More teeth for SEBI

August 11, 2014 12:31 am | Updated November 16, 2021 09:33 pm IST

The passage of the Securities Laws (Amendment) Bill by Parliament is an important step in empowering the Securities and Exchange Board of India to deal with financial shenanigans. The regulatory body had not been fully equipped to deal with ingenious schemes masquerading as collective investment schemes. Many of these promised unrealistically high returns to lure gullible depositors, a notable example being what the Saradha group in West Bengal indulged in. They could sustain their “business model” as long as new depositors, lured by advertisement campaigns boosted by outsized commissions to the sales force and aided by political connections, came trooping in to repay exiting depositors. Others like the Sahara group offered utmost convenience — ostensibly collecting pygmy-size deposits right at investors’ doorsteps even in remote parts of the country. It is a different matter that the Supreme Court suspects the bona fides of Sahara’s huge deposit mobilisation claims and has upheld the SEBI order deeming its latest issue of optionally convertible debentures illegal and ordered the return of the money. Sahara, which has had an earlier run-in with the Reserve Bank, was basically shopping for a benign regulator: the Ministry of Corporate Affairs, it believed, would not look too closely at the bona fides of its investors. For all its faults, Sahara has been claiming that there has not been a single instance of default on its part, but the Saradha group’s investors have suffered enormously as confidence in the group evaporated.

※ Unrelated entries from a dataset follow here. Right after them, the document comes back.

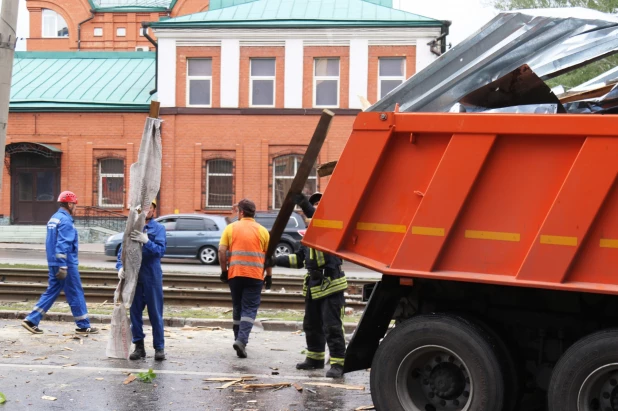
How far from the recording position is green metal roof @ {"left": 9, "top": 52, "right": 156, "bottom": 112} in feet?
113

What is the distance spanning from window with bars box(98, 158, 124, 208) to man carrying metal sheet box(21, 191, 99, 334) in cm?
2365

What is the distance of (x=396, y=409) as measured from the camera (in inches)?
252

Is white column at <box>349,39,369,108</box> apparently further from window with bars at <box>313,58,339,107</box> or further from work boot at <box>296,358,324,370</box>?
work boot at <box>296,358,324,370</box>

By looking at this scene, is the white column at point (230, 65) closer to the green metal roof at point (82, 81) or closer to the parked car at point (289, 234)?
the green metal roof at point (82, 81)

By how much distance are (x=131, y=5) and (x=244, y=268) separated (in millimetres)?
53676

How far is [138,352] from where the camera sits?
377 inches

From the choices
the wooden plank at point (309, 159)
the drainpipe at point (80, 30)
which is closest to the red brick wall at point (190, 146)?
the wooden plank at point (309, 159)

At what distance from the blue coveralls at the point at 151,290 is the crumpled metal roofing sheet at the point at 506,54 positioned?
12.8ft

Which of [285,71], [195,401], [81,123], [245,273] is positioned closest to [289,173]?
[285,71]

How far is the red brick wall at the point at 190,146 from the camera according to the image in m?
33.5

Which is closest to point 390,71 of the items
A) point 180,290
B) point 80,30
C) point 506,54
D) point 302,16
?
point 302,16

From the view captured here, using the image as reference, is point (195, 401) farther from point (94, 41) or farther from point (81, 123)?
point (94, 41)

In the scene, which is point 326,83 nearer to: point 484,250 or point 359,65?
point 359,65

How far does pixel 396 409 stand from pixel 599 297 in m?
1.65
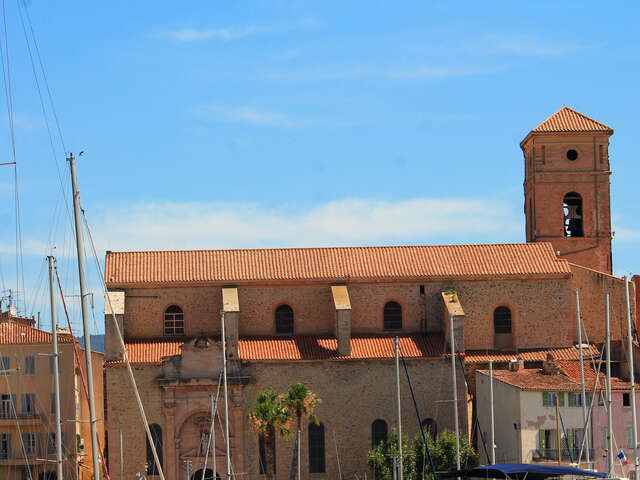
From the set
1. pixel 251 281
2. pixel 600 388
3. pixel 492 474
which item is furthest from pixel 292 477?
pixel 492 474

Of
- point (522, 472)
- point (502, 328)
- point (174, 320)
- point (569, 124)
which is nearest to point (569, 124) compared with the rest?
point (569, 124)

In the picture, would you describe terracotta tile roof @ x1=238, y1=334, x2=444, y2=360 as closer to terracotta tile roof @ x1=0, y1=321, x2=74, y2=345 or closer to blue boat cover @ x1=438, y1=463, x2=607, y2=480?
terracotta tile roof @ x1=0, y1=321, x2=74, y2=345

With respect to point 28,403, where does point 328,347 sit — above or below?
above

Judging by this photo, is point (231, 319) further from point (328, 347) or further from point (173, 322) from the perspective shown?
point (328, 347)

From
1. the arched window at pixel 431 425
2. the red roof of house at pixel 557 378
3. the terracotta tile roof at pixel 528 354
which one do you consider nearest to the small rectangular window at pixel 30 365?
the arched window at pixel 431 425

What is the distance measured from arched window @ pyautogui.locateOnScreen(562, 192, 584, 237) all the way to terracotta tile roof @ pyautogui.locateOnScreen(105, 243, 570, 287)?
128 inches

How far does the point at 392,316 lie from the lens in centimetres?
5588

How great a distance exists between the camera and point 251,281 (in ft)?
182

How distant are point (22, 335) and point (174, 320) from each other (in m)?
7.07

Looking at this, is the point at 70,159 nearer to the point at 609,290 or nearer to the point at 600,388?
the point at 600,388

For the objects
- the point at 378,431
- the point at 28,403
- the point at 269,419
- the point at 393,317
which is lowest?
the point at 378,431

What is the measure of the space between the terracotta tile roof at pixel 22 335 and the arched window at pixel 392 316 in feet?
43.0

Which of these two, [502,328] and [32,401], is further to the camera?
[32,401]

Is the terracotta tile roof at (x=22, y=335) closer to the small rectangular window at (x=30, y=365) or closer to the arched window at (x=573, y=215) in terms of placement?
the small rectangular window at (x=30, y=365)
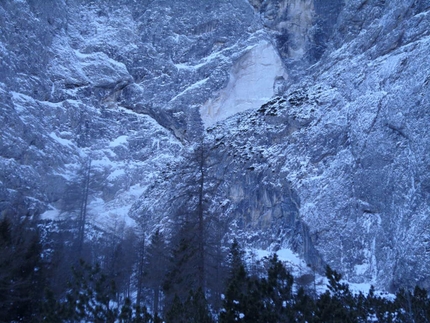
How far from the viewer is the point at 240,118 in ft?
124

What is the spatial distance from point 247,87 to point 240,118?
682cm

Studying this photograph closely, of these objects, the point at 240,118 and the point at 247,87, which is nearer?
the point at 240,118

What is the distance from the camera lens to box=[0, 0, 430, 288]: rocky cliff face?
901 inches

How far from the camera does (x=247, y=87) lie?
143ft

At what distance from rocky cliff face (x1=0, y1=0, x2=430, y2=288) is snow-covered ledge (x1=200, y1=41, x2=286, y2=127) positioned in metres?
0.14

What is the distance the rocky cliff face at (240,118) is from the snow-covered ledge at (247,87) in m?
0.14

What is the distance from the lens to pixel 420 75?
23.7 metres

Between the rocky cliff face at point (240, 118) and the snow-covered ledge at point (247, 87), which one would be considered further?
the snow-covered ledge at point (247, 87)

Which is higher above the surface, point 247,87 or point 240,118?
point 247,87

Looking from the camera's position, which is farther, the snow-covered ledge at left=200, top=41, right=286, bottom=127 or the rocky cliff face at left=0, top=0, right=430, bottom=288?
the snow-covered ledge at left=200, top=41, right=286, bottom=127

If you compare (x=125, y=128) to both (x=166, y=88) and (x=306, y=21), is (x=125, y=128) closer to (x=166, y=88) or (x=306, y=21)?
(x=166, y=88)

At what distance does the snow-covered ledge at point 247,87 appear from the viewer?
4288 centimetres

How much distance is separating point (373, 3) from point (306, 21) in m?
11.1

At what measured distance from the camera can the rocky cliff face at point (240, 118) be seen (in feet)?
75.1
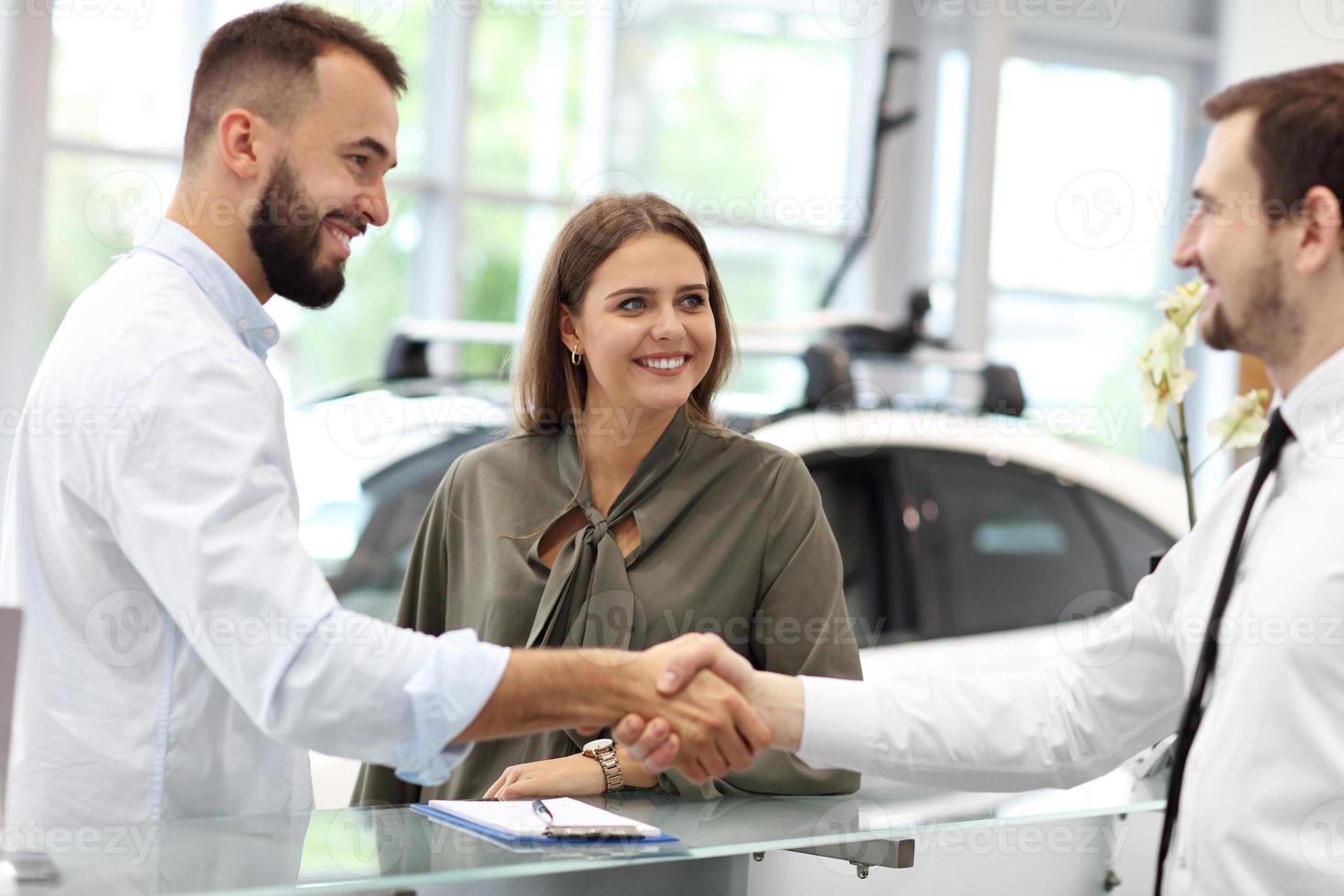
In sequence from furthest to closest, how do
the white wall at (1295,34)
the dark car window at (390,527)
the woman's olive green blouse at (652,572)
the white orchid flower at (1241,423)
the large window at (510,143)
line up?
the large window at (510,143)
the white wall at (1295,34)
the dark car window at (390,527)
the white orchid flower at (1241,423)
the woman's olive green blouse at (652,572)

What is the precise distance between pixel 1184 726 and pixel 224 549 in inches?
40.9

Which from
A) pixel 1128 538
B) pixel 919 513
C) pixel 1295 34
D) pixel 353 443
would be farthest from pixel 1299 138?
pixel 1295 34

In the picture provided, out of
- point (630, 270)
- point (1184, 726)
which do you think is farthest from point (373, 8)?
point (1184, 726)

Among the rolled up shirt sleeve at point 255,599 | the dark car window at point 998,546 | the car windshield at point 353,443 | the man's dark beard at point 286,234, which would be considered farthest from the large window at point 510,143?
the rolled up shirt sleeve at point 255,599

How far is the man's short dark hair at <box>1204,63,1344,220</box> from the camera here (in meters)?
1.62

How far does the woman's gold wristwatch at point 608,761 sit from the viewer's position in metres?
2.02

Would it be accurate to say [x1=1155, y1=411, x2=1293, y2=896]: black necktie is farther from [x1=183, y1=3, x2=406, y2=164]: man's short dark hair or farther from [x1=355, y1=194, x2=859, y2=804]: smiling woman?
[x1=183, y1=3, x2=406, y2=164]: man's short dark hair

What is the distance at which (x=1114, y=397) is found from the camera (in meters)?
8.66

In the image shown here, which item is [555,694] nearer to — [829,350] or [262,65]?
[262,65]

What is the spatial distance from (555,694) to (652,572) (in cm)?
48

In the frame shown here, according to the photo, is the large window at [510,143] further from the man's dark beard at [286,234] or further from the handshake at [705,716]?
the handshake at [705,716]

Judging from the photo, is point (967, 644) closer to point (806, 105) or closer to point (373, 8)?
point (373, 8)

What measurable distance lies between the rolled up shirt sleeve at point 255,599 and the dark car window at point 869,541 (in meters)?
1.83

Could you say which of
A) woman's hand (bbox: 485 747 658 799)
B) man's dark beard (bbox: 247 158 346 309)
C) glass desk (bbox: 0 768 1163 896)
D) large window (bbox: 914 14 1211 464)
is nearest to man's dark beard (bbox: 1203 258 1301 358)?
glass desk (bbox: 0 768 1163 896)
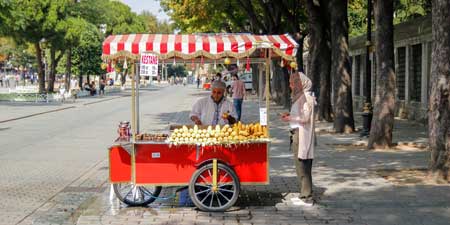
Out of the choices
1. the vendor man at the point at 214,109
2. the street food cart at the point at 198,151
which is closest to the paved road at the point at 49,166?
the street food cart at the point at 198,151

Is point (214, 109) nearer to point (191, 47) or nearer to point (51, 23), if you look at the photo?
point (191, 47)

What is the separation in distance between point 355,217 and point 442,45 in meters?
3.96

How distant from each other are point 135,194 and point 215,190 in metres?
1.30

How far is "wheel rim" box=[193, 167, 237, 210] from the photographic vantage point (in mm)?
8656

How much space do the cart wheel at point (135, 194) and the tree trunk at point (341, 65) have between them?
11.1 meters

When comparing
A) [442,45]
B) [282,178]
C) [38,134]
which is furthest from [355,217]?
[38,134]

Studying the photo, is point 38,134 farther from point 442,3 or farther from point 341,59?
point 442,3

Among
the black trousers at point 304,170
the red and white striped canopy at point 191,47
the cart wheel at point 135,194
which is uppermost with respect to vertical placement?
the red and white striped canopy at point 191,47

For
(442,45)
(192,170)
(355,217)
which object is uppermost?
(442,45)

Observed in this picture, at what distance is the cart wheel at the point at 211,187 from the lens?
28.2 ft

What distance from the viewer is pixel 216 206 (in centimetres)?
881

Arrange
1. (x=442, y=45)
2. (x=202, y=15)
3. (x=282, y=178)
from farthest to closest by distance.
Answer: (x=202, y=15), (x=282, y=178), (x=442, y=45)

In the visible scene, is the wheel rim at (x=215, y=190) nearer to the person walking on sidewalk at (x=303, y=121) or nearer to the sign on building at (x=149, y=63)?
the person walking on sidewalk at (x=303, y=121)

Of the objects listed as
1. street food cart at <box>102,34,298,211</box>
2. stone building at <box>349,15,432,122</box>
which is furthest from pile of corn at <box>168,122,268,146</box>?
stone building at <box>349,15,432,122</box>
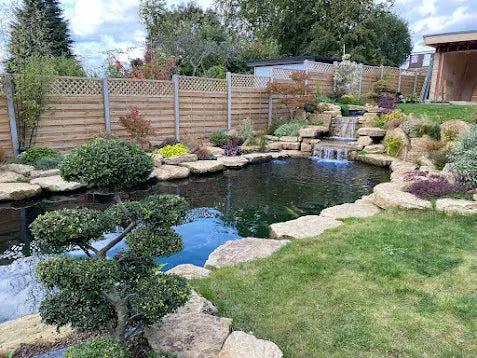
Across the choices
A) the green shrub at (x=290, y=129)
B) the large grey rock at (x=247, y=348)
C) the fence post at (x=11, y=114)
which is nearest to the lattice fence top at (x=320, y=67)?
the green shrub at (x=290, y=129)

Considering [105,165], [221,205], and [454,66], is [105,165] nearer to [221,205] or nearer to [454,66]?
[221,205]

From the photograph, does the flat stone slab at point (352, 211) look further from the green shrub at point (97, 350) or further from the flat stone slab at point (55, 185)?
the flat stone slab at point (55, 185)

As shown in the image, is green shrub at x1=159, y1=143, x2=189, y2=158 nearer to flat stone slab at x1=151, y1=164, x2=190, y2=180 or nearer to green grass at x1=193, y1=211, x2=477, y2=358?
flat stone slab at x1=151, y1=164, x2=190, y2=180

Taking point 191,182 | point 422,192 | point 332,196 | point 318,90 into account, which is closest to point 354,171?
point 332,196

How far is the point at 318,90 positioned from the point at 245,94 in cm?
383

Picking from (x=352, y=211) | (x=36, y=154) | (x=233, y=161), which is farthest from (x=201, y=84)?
(x=352, y=211)

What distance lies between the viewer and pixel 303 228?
4.56 meters

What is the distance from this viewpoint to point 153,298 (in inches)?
75.4

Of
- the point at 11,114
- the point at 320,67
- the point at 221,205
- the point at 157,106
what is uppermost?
the point at 320,67

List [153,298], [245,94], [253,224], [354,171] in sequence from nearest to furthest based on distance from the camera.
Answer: [153,298] < [253,224] < [354,171] < [245,94]

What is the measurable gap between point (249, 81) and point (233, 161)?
464 centimetres

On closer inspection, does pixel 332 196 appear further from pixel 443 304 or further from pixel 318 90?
pixel 318 90

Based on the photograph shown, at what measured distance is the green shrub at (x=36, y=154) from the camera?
25.6 ft

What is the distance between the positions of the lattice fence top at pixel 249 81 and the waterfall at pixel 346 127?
3071 mm
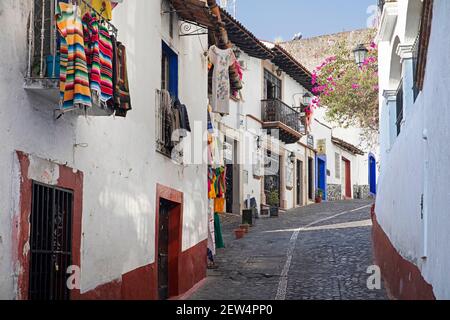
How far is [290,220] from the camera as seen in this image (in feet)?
78.5

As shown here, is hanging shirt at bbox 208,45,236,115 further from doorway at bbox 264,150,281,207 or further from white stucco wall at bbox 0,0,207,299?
doorway at bbox 264,150,281,207

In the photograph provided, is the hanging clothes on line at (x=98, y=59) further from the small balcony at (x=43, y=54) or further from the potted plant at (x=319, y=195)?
the potted plant at (x=319, y=195)

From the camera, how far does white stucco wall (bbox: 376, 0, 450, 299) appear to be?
6066mm

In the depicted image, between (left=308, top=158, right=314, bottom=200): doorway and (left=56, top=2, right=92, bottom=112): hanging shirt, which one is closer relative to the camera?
(left=56, top=2, right=92, bottom=112): hanging shirt

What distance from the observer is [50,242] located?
6.66 metres

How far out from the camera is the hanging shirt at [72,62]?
6047mm

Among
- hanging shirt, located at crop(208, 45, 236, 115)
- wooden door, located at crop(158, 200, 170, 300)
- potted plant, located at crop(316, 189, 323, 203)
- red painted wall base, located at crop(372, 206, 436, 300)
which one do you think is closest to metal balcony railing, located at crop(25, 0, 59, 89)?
red painted wall base, located at crop(372, 206, 436, 300)

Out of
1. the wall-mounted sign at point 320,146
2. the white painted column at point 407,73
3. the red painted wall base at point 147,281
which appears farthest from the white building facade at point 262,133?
the white painted column at point 407,73

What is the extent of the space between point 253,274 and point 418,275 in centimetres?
638

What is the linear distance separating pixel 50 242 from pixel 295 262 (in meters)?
8.82

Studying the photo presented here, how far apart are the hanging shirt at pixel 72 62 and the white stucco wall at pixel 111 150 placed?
0.33 meters

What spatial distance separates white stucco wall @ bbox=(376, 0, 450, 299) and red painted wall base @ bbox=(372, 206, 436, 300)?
0.12 metres

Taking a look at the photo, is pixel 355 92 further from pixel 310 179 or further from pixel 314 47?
pixel 314 47

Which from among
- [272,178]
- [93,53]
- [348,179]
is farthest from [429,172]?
[348,179]
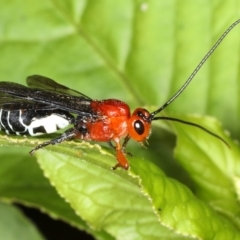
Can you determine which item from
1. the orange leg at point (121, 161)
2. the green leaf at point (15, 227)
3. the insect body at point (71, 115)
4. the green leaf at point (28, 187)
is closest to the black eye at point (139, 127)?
the insect body at point (71, 115)

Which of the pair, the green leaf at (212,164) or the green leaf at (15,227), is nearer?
the green leaf at (212,164)

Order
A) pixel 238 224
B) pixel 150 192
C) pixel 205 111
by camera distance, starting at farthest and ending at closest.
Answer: pixel 205 111, pixel 238 224, pixel 150 192

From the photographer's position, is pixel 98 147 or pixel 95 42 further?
pixel 95 42

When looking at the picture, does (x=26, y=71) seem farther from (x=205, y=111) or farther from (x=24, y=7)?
(x=205, y=111)

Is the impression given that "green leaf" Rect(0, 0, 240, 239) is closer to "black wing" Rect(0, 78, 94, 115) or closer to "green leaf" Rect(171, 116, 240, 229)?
"green leaf" Rect(171, 116, 240, 229)

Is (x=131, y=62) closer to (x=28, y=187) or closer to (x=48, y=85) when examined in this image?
(x=48, y=85)

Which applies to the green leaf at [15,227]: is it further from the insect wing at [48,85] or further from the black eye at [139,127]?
the black eye at [139,127]

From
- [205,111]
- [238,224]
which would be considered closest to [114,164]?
[238,224]
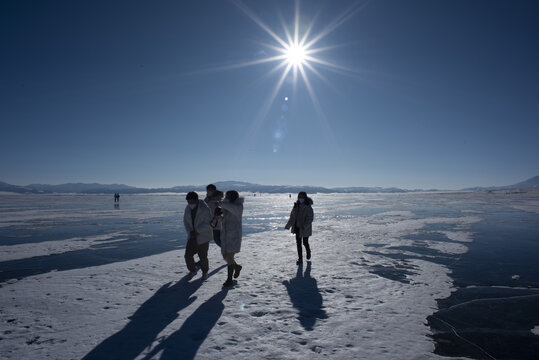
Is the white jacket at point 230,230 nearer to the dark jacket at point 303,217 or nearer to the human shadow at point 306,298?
the human shadow at point 306,298

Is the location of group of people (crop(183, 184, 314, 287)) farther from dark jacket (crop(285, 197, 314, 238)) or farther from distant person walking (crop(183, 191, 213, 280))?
dark jacket (crop(285, 197, 314, 238))

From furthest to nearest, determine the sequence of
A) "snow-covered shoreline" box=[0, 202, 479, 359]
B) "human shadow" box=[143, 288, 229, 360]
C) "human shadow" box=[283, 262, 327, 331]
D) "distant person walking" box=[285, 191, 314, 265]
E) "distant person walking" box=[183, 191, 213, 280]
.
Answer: "distant person walking" box=[285, 191, 314, 265] → "distant person walking" box=[183, 191, 213, 280] → "human shadow" box=[283, 262, 327, 331] → "snow-covered shoreline" box=[0, 202, 479, 359] → "human shadow" box=[143, 288, 229, 360]

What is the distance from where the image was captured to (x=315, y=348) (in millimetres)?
3564

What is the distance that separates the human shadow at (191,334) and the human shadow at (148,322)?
26cm

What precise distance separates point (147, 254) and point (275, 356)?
7.07 meters

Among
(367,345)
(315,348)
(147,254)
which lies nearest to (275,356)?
(315,348)

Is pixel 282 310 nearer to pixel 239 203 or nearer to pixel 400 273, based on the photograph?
pixel 239 203

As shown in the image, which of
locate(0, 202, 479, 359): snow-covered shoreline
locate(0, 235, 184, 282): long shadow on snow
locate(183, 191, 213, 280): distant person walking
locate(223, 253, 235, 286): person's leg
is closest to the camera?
locate(0, 202, 479, 359): snow-covered shoreline

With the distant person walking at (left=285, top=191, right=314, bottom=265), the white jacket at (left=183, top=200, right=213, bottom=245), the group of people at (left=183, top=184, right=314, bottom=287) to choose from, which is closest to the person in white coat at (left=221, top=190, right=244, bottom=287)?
the group of people at (left=183, top=184, right=314, bottom=287)

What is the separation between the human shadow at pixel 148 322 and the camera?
11.3 feet

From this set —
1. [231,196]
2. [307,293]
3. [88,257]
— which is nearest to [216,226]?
[231,196]

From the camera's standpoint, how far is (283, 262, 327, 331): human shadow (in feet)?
14.5

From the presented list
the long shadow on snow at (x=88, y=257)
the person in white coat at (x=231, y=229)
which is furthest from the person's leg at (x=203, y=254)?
the long shadow on snow at (x=88, y=257)

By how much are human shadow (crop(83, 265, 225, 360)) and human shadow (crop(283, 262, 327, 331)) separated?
2.05 meters
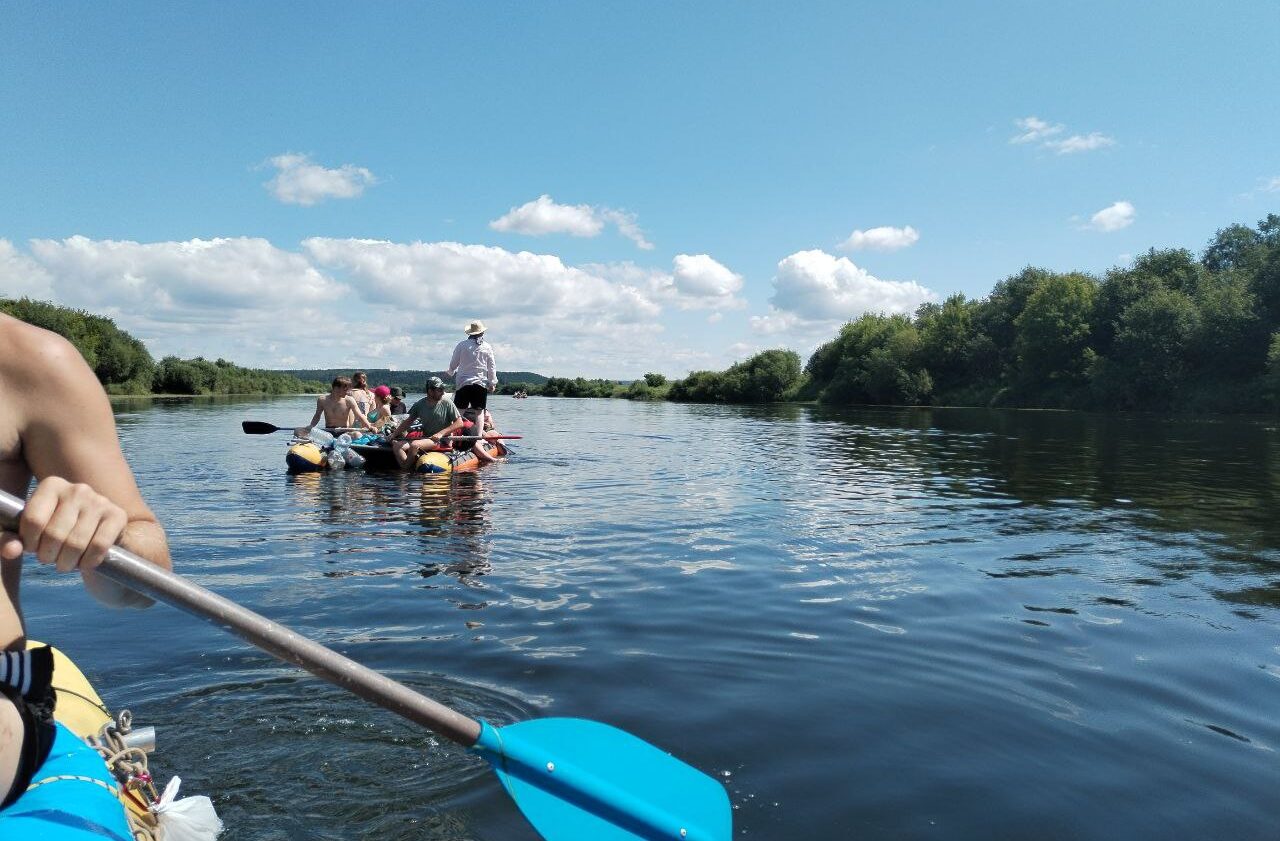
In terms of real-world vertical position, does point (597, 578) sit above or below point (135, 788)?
below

While there have been other similar acts of malfeasance, the important message from the new legislation is that the market regulator can deal proactively with them before they assume menacing proportions. SEBI now gets explicit powers to disgorge illegal gains made through fraudulent deposit schemes and capital market offences. Those who lose money can be recompensed from the sale of recovered assets of a delinquent company. The money collected will be parked in SEBI’s Investor Protection and Education Fund. SEBI can, with a magistrate’s permission, conduct search and seizure operations and initiate recovery proceedings. The new legislation was overdue: the UPA government had promulgated an ordinance in July 2013 and then presented a draft bill, which lapsed. Attention will now be focussed on SEBI, especially on whether it can act decisively against frauds that have thrived amid a regulatory vacuum. In its quarter century of existence, SEBI has had to deal with many sharp practices in the financial system. Its very creation and periodic strengthening have been in response to one crisis or the other. While the new law will deal with extreme cases of malfeasance, SEBI’s overall regulatory framework needs to be strengthened.